### TASK INPUT
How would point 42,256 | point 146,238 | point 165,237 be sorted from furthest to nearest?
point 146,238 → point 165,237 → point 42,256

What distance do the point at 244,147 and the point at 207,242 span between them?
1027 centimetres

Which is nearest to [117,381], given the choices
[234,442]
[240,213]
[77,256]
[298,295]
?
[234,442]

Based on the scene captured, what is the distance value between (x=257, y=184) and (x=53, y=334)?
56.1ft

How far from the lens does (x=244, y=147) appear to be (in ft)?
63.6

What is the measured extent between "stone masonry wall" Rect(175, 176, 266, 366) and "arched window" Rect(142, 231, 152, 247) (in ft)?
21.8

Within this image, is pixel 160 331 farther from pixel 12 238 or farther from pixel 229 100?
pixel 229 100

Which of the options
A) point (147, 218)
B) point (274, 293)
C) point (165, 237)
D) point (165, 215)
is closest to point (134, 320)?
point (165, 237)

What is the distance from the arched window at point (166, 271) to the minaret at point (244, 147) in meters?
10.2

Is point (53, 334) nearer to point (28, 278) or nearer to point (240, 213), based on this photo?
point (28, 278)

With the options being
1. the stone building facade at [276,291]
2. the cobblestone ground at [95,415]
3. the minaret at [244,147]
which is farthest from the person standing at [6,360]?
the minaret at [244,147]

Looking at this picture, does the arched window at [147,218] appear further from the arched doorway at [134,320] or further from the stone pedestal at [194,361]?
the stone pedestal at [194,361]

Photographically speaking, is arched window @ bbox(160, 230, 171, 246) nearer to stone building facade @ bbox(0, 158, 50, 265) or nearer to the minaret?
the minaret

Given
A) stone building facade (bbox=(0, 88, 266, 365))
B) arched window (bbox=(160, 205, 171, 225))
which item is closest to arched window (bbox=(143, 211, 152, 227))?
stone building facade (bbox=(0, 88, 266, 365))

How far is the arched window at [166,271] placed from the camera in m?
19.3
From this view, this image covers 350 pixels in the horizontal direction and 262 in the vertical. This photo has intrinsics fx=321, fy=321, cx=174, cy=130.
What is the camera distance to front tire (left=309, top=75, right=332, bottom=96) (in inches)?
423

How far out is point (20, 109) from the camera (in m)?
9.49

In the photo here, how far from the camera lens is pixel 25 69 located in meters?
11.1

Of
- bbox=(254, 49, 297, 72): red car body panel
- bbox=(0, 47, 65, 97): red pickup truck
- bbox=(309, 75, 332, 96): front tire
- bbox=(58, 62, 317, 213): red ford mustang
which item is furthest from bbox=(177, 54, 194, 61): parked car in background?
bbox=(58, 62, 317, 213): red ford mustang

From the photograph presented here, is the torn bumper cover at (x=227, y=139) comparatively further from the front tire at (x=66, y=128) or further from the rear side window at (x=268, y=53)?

### DO THIS
Reproduce, word for word, only the lines from the one that contains "How far is the" through the final line.

### FULL ANSWER
How far is the arched window at [166,271] placed from the camera in m?
19.3
From this view, this image covers 350 pixels in the horizontal direction and 262 in the vertical. This photo has intrinsics fx=321, fy=321, cx=174, cy=130.
What is the camera distance to front tire (left=309, top=75, right=332, bottom=96) (in inches)?
423

How far out is point (20, 109) from the camera (in m)?
9.49

In the photo here, how far from the camera lens is pixel 25 69 located in meters?
11.1

Of
- bbox=(254, 49, 297, 72): red car body panel
- bbox=(0, 47, 65, 97): red pickup truck
- bbox=(309, 75, 332, 96): front tire
- bbox=(58, 62, 317, 213): red ford mustang
which item is furthest from bbox=(177, 54, 194, 61): parked car in background?
bbox=(58, 62, 317, 213): red ford mustang

From the photograph presented here, is the torn bumper cover at (x=227, y=139) comparatively further from the front tire at (x=66, y=128) or further from the rear side window at (x=268, y=53)?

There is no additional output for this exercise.